Summary. The manuscript introduces EpiAgent, an agent-centric system for ancient inscription restoration. It formulates the task as a hierarchical planning problem solved via an LLM-based central planner that coordinates multimodal analysis, historical experience, specialized restoration tools, and iterative self-refinement following an Observe-Conceive-Execute-Reevaluate loop. The authors claim this yields superior restoration quality and stronger generalization than existing rigid-pipeline methods across real-world degraded inscriptions, with code released at https://github.com/blackprotoss/EpiAgent.

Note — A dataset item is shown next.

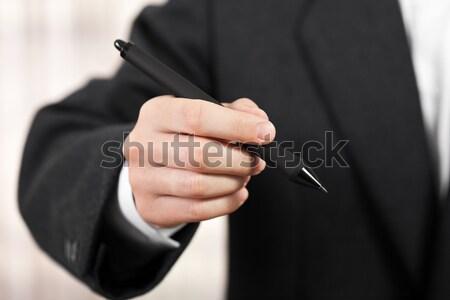 Hand holding ballpoint pen Stock photo © ia_64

Significance. If the reported empirical gains hold under rigorous evaluation, the work is significant for digital heritage preservation: it shows how agentic orchestration can adapt to heterogeneous degradations where fixed pipelines fail. The public code release is a clear strength that supports reproducibility and extension by the community.

minor comments (3)
  1. [Abstract] Abstract: the superiority claim is stated without any numerical metrics, baselines, dataset sizes, or error bars, forcing readers to reach the experiments section to assess the central empirical result.
  2. [Method] The description of how the LLM planner selects and sequences tools (multimodal analysis, historical lookup, restoration operators) would benefit from an explicit decision diagram or pseudocode listing the action space and termination criteria.
  3. [Experiments] Experiments: while the abstract asserts stronger generalization, the manuscript should explicitly state the train/test split protocol, the number of real-world inscriptions used, and whether any held-out degradation types were evaluated.

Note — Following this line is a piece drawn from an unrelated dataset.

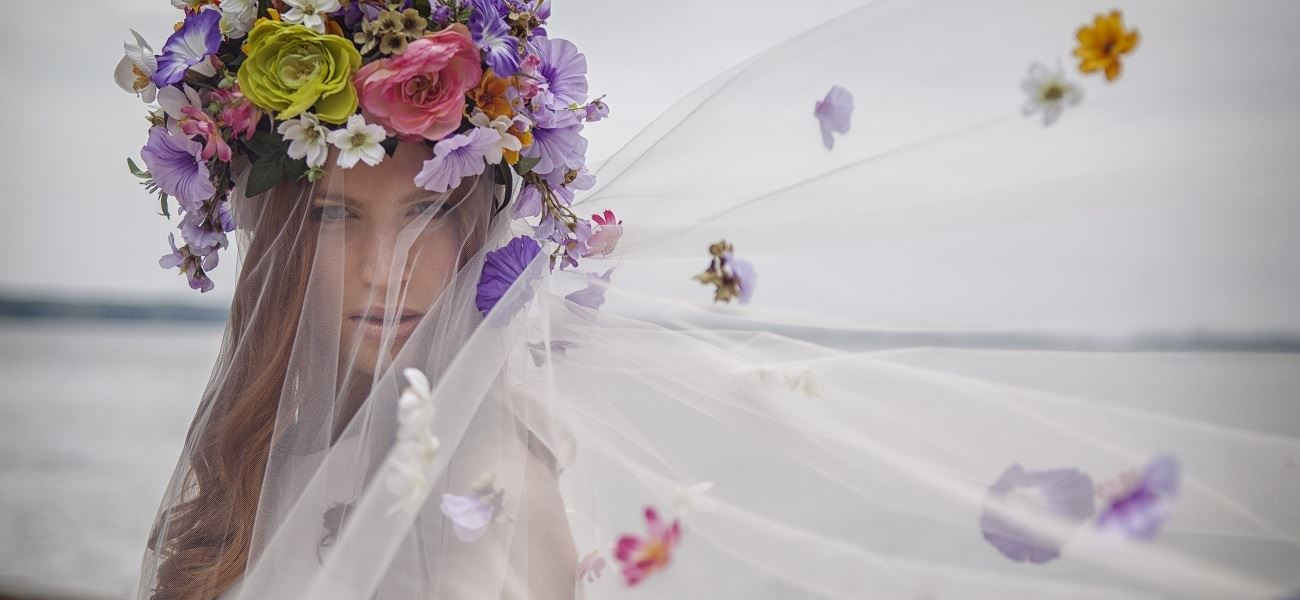 Bride Wearing A Large Flower Crown Featuring Purple And Pink Flowers. Veil Is Under The Flower Crown.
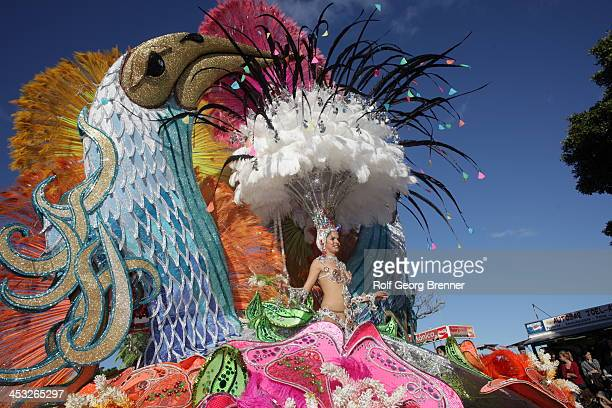 CONTENT] beautiful woman in a sexy costume on carnival float at parade in Santa Cruz de Tenerife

Simulated Author's Rebuttal

0 responses · 0 unresolved

We thank the referee for the positive summary of EpiAgent, the recognition of its significance for digital heritage preservation, and the recommendation of minor revision. The referee's description correctly identifies the hierarchical planning formulation, the LLM-based central planner, the Observe-Conceive-Execute-Reevaluate loop, and the advantages over rigid pipelines, as well as the value of the public code release.

Circularity Check

0 steps flagged

No significant circularity

full rationale

The paper describes an LLM-orchestrated agent system (Observe-Conceive-Execute-Reevaluate) for inscription restoration and reports empirical gains over baselines on real-world data. No equations, fitted parameters, derivations, or self-referential definitions appear in the provided text or abstract. The central claim is an empirical performance comparison rather than a mathematical reduction; the architecture is presented as a design choice inspired by human workflows, with no load-bearing step that collapses to its own inputs by construction or via self-citation chains. This is a standard non-circular empirical systems paper.

Axiom & Free-Parameter Ledger

0 free parameters · 0 axioms · 0 invented entities

The abstract describes a proposed software system without explicit mathematical models, fitted parameters, axioms, or new postulated entities; no ledger items are identifiable from the provided text.